▶ **Your task**
The string "compared" appears in some lines of the entries that follow; copy each such line.

▶ **Data extracts**

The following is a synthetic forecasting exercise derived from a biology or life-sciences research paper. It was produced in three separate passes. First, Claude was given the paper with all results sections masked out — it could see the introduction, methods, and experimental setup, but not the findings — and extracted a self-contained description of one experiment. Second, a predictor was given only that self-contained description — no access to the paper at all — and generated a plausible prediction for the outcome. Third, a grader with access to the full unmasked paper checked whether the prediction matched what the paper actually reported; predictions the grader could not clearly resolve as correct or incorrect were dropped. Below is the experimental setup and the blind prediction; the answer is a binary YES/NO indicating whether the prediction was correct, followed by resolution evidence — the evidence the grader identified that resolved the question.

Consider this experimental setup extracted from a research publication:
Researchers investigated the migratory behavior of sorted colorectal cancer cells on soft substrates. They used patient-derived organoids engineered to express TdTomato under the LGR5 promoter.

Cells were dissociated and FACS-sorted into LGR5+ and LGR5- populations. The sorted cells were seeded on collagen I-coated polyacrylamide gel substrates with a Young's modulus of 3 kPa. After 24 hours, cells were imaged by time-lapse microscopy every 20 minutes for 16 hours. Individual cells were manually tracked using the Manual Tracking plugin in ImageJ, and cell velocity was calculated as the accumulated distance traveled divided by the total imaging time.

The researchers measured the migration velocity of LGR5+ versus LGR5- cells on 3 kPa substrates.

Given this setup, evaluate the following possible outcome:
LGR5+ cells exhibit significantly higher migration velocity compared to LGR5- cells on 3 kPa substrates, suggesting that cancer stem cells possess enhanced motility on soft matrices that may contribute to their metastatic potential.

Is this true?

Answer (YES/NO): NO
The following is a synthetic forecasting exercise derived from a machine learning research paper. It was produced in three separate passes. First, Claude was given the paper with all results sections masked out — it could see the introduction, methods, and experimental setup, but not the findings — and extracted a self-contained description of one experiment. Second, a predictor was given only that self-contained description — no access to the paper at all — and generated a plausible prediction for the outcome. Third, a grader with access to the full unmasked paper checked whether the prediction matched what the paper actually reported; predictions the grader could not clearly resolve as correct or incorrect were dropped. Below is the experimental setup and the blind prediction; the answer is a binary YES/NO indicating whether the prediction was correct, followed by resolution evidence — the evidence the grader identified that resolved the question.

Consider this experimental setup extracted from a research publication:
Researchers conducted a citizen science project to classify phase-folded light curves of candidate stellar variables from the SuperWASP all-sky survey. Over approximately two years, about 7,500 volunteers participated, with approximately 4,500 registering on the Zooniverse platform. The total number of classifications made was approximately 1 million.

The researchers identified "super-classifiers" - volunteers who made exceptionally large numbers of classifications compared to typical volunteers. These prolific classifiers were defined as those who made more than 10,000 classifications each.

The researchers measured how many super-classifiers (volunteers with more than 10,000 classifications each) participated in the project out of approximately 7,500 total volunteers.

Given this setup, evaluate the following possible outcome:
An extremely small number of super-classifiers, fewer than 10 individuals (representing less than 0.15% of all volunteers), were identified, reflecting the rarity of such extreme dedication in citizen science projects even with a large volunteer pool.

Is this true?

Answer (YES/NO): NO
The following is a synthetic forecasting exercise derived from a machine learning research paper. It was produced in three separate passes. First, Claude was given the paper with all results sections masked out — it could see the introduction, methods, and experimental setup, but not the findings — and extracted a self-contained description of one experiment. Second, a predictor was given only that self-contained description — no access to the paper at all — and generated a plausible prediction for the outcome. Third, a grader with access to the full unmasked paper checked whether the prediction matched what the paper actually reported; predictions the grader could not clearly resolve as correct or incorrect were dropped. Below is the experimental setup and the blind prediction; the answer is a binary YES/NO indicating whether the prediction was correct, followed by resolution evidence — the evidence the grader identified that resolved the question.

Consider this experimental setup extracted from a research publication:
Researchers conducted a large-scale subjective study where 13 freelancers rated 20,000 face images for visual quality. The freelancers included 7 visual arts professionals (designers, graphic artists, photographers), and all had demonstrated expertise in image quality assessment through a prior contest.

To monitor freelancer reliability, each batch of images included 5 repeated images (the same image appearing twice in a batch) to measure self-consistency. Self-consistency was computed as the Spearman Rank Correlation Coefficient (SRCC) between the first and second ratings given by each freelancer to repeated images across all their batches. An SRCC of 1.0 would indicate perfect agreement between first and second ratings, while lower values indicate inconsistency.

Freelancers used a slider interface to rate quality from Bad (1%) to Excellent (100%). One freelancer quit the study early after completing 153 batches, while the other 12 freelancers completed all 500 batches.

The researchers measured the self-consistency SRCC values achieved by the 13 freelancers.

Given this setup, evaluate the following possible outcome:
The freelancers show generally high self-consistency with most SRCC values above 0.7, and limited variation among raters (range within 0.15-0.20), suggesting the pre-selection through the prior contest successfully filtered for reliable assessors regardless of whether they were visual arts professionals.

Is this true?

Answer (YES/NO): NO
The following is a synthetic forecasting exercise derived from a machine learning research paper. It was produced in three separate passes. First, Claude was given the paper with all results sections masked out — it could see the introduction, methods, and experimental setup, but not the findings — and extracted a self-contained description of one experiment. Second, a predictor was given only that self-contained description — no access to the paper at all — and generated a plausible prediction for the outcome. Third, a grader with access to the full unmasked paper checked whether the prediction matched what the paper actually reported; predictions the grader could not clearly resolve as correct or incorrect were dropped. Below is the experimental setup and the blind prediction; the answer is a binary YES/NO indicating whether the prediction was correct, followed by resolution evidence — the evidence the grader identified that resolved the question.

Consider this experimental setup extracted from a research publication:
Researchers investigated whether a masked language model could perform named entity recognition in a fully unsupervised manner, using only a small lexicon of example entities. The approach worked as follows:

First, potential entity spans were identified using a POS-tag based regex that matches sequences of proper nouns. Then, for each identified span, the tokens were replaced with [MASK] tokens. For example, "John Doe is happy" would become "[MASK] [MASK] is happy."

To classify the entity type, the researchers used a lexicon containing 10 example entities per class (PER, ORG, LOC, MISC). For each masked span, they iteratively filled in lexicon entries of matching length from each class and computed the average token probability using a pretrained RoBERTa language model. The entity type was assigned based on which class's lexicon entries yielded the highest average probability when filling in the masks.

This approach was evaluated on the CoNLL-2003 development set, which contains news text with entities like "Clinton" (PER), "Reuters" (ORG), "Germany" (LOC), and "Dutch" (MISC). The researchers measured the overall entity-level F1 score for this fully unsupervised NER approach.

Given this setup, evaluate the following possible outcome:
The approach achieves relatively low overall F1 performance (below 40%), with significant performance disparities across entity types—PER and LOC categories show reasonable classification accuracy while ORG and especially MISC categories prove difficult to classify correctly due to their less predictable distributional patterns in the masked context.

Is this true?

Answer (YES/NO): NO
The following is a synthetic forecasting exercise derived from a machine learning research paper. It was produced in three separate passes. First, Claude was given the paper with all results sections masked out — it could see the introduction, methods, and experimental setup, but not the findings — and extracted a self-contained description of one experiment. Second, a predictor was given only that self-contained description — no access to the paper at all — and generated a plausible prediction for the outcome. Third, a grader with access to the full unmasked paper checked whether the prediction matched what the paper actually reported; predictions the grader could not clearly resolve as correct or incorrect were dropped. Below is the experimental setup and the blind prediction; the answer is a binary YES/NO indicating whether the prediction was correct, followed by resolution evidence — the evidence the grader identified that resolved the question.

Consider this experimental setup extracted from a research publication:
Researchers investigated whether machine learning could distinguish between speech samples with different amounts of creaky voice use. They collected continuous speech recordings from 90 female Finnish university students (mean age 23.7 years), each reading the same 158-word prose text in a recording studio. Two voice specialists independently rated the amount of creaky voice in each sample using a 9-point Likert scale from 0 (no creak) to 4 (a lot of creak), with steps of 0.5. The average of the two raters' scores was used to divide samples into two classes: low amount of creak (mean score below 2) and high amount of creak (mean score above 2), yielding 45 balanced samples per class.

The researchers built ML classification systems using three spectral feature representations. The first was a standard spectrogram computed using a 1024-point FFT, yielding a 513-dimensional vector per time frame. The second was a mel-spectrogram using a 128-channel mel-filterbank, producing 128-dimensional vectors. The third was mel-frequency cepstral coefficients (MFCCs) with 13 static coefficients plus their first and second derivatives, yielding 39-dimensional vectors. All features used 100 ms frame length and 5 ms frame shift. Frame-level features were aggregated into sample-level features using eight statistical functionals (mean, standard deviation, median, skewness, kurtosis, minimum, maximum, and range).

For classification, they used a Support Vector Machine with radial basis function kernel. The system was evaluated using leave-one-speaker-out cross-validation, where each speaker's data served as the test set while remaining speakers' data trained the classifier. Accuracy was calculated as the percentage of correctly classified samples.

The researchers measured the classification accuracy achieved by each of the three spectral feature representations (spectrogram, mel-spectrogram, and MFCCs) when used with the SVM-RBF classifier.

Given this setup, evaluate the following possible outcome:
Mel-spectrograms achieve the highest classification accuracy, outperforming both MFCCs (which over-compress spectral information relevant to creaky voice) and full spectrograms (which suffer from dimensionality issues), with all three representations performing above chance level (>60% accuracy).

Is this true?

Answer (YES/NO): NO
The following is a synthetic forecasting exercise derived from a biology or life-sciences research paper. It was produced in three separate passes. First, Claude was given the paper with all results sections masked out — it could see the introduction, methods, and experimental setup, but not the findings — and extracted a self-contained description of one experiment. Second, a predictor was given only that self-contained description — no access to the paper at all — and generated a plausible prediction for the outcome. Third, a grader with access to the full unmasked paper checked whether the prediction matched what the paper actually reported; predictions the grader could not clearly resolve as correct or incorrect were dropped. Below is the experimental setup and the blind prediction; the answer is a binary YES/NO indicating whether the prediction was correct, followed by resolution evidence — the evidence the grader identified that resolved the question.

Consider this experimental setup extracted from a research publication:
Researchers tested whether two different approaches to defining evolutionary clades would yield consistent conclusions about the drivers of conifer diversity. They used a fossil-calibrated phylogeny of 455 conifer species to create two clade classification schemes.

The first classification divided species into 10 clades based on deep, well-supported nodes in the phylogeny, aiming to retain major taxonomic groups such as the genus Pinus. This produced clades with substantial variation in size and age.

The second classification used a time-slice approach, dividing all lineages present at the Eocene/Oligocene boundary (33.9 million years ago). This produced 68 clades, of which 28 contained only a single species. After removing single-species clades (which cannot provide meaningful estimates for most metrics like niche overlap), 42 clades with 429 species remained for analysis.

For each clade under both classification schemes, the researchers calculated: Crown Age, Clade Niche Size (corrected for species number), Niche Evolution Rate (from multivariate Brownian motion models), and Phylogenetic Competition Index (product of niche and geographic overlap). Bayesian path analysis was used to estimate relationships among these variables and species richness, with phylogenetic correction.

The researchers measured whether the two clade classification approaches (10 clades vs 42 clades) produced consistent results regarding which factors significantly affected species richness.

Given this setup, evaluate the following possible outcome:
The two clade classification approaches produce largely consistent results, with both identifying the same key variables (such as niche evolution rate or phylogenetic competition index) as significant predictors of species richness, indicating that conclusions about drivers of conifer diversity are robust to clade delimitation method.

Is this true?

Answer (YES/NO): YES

▶ **Answer section**
LGR5+ cells exhibit significantly higher migration velocity compared to LGR5- cells on 3 kPa substrates, suggesting that cancer stem cells possess enhanced motility on soft matrices that may contribute to their metastatic potential.
The researchers identified "super-classifiers" - volunteers who made exceptionally large numbers of classifications compared to typical volunteers. These prolific classifiers were defined as those who made more than 10,000 classifications each.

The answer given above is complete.